Zum Hauptinhalt springen

Energiewende ernst nehmen - Städtebauförderung als Teil des sozialökologischen Umbaus gestalten

Rede von Roland Claus,

Rede von Roland Claus, Mitglied des Haushaltsausschusses und Ost-Koordinator der Fraktion DIE LINKE, am 10. Juni 2011 in der Debatte zu Anträgen von SPD und Bündnis 90/Die Grünen zur Städtebauförderung und zur energetischen Gebäudesanierung (Drs. 17/2346, 17/2395, 17/2396, 17/2923 und 17/5778)

Roland Claus (DIE LINKE):

Herr Präsident! Meine sehr verehrten Damen und Herren!

Wir haben über mehrere Anträge zur energetischen Gebäudesanierung und zur Städtebauförderung zu entscheiden, die uns die Fraktion Bündnis 90/Die Grünen und die SPD-Fraktion vorgelegt haben. Meine Fraktion findet durchweg alle Anträge gut

(Bettina Herlitzius (BÜNDNIS 90/DIE GRÜNEN): Wunderbar!)

und hat in den Ausschüssen zugestimmt. Wir haben auch in den Haushaltsberatungen regelmäßig Vorschläge zur Verbesserung dieser Förderprogramme gemacht. Die Koalition will die Anträge ablehnen. Das halten wir für einen Fehler.

(Beifall bei der LINKEN sowie bei Abgeordneten der SPD und des BÜNDNISSES 90/DIE GRÜNEN)

Die Kanzlerin hat gestern gewaltig für eine Energiewende geworben. Es ist gewissermaßen eine Doppelwende: eine Energiewende in der Gesellschaft wie auch in der CDU/CSU. Wenden kann sie also gut. Heute hätte die Koalition die Chance, Wort und Tat in Übereinstimmung zu bringen,

(Bettina Herlitzius (BÜNDNIS 90/DIE GRÜNEN): Richtig!)
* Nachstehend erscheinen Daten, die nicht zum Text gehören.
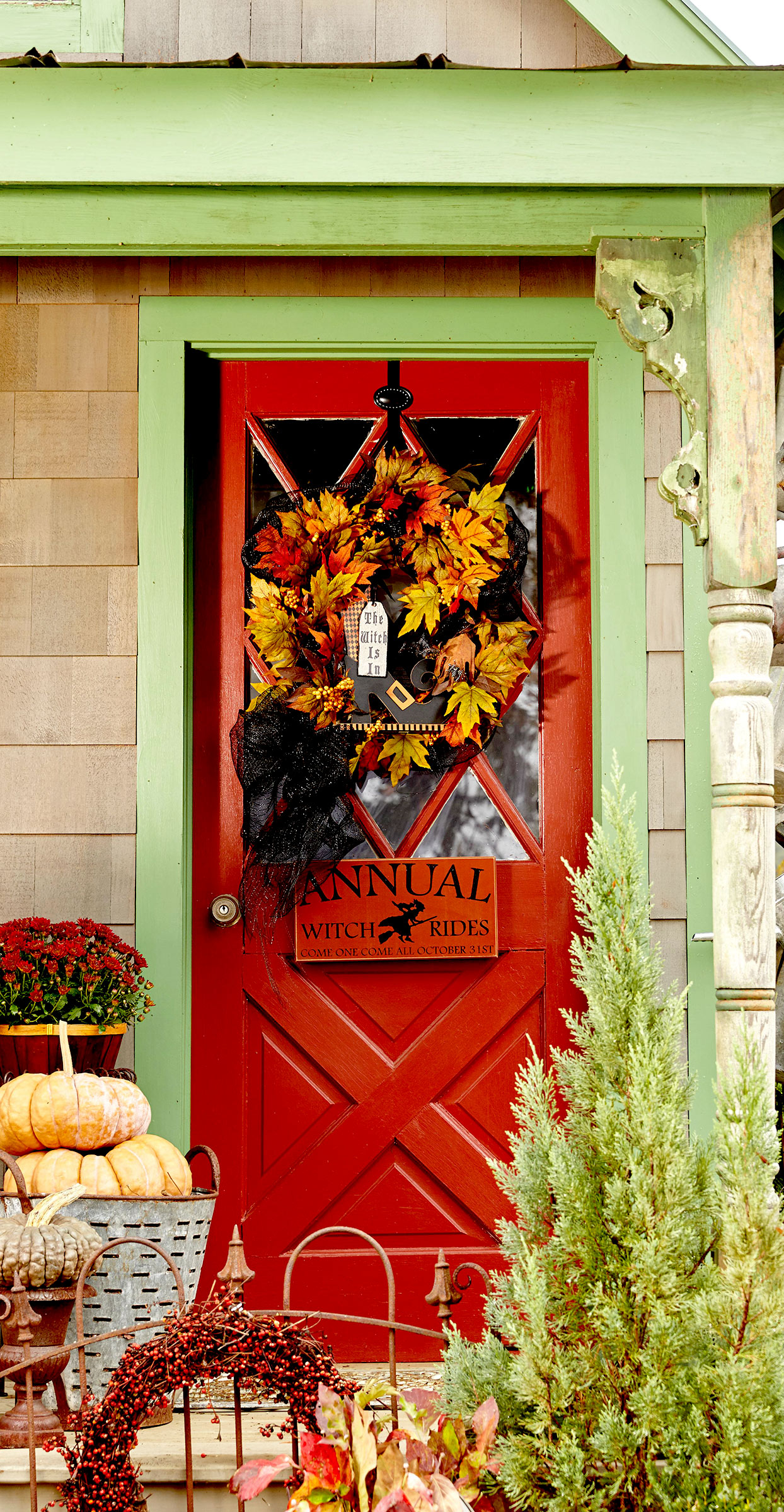 Red door with fall leaf wreath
getreu dem Motto „Wir haben verstanden“. Man könnte auch in Anlehnung an die Lieferfraktion, die meint, jeden Tag bekunden zu müssen: „Wir liefern jetzt“, sagen: Sie hätten die Chance, hier zu liefern.

(Beifall bei der LINKEN)

Fakt ist: Sie haben weder verstanden noch liefern Sie. Man muss sich einmal Folgendes überlegen: So viele gut funktionierende Förderprogramme hat nun einmal eine Bundesregierung nicht. Sie haben zu Recht beschrieben, dass es sich hierbei um exzellente Programme handelt. Was muss denn eine Regierung treiben, die sich die besten Instrumente der Förderung selbst aus der Hand schlägt? Das ist doch einfach absurd.

(Beifall bei der LINKEN sowie bei Abgeordneten der SPD und des BÜNDNISSES 90/DIE GRÜNEN)

Dafür hagelt es auch Kritik aus den Kommunen, von Handwerkern, von Verbänden, von Initiativen, sogar von Landesministern der Union und der FDP. Auch Sie kennen doch die Briefe. Das Neue an der Kritik ist das finde ich bemerkenswert , dass nicht nur beklagt wird, dass Geld für Vorhaben fehlt. Die Kritikerinnen und Kritiker sagen inzwischen: Diese Regierung zerstört das Gemeinwohl und den sozialen Frieden. Es muss Sie doch bewegen, wenn Sie Briefe von Bürgermeistern bekommen, die der CSU angehören, und Briefe von Bürgermeistern, die der Linken angehören, die gleichermaßen Ihre schlechte Politik kritisieren.

(Beifall bei der LINKEN)

Diese Regierung ist offenkundig nicht in der Lage, ihre Politik aus der Sicht der Betroffenen zu denken. Das merkt man am Atomausstieg. Sie haben gleich mit den Energieriesen verabredet, dass diese die Offshoreanlagen, also die Windräder auf hoher See, betreiben. Damit geht die Abzocke der Verbraucherinnen und Verbraucher weiter.
Die Linke steht für das Konzept des sozialökologischen Wandels; das sage ich sehr bewusst. Seitdem die Grünen die reichsten Wähler haben, ist bei ihnen das Soziale etwas unter die Räder gekommen.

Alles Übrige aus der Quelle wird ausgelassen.